** Your task **
Each record should be copied exactly, and none of them omitted.

(Records from a data collection)
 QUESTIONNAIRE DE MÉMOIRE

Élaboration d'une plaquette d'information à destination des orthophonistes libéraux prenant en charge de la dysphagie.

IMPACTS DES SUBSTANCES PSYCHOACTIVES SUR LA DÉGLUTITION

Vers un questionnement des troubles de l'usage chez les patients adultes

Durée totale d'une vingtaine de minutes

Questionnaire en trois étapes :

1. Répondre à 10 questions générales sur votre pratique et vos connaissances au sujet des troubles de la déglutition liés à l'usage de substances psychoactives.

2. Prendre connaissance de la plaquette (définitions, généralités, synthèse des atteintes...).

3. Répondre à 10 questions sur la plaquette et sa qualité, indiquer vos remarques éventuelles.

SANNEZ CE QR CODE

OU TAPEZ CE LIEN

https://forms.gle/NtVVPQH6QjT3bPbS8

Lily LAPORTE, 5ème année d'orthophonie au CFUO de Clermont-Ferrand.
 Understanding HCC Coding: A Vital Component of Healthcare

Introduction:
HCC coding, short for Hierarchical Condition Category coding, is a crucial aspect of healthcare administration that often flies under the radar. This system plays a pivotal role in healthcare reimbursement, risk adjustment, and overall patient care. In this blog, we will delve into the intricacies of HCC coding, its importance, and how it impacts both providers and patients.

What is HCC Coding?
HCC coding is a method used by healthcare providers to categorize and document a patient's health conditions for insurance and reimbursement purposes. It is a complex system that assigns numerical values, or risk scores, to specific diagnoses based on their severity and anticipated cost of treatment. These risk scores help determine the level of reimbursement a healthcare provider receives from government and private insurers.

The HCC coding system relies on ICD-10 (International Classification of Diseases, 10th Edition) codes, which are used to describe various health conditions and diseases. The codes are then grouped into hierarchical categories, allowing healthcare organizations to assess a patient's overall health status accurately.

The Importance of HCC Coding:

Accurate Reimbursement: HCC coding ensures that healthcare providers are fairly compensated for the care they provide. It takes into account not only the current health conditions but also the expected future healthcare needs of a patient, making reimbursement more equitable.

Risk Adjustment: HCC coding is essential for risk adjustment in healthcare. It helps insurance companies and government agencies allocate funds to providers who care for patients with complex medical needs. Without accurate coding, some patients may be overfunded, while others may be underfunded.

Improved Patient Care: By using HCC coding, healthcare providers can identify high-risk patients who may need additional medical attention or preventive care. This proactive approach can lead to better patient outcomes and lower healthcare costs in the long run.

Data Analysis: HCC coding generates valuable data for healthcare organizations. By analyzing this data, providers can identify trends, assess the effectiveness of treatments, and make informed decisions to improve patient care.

** Exercise output **
 QUESTIONNAIRE DE MÉMOIRE

Élaboration d'une plaquette d'information à destination des orthophonistes libéraux prenant en charge de la dysphagie.

IMPACTS DES SUBSTANCES PSYCHOACTIVES SUR LA DÉGLUTITION

Vers un questionnement des troubles de l'usage chez les patients adultes

Durée totale d'une vingtaine de minutes

Questionnaire en trois étapes :

1. Répondre à 10 questions générales sur votre pratique et vos connaissances au sujet des troubles de la déglutition liés à l'usage de substances psychoactives.

2. Prendre connaissance de la plaquette (définitions, généralités, synthèse des atteintes...).

3. Répondre à 10 questions sur la plaquette et sa qualité, indiquer vos remarques éventuelles.

SANNEZ CE QR CODE

OU TAPEZ CE LIEN

https://forms.gle/NtVVPQH6QjT3bPbS8

Lily LAPORTE, 5ème année d'orthophonie au CFUO de Clermont-Ferrand.
 Understanding HCC Coding: A Vital Component of Healthcare

Introduction:
HCC coding, short for Hierarchical Condition Category coding, is a crucial aspect of healthcare administration that often flies under the radar. This system plays a pivotal role in healthcare reimbursement, risk adjustment, and overall patient care. In this blog, we will delve into the intricacies of HCC coding, its importance, and how it impacts both providers and patients.

What is HCC Coding?
HCC coding is a method used by healthcare providers to categorize and document a patient's health conditions for insurance and reimbursement purposes. It is a complex system that assigns numerical values, or risk scores, to specific diagnoses based on their severity and anticipated cost of treatment. These risk scores help determine the level of reimbursement a healthcare provider receives from government and private insurers.

The HCC coding system relies on ICD-10 (International Classification of Diseases, 10th Edition) codes, which are used to describe various health conditions and diseases. The codes are then grouped into hierarchical categories, allowing healthcare organizations to assess a patient's overall health status accurately.

The Importance of HCC Coding:

Accurate Reimbursement: HCC coding ensures that healthcare providers are fairly compensated for the care they provide. It takes into account not only the current health conditions but also the expected future healthcare needs of a patient, making reimbursement more equitable.

Risk Adjustment: HCC coding is essential for risk adjustment in healthcare. It helps insurance companies and government agencies allocate funds to providers who care for patients with complex medical needs. Without accurate coding, some patients may be overfunded, while others may be underfunded.

Improved Patient Care: By using HCC coding, healthcare providers can identify high-risk patients who may need additional medical attention or preventive care. This proactive approach can lead to better patient outcomes and lower healthcare costs in the long run.

Data Analysis: HCC coding generates valuable data for healthcare organizations. By analyzing this data, providers can identify trends, assess the effectiveness of treatments, and make informed decisions to improve patient care.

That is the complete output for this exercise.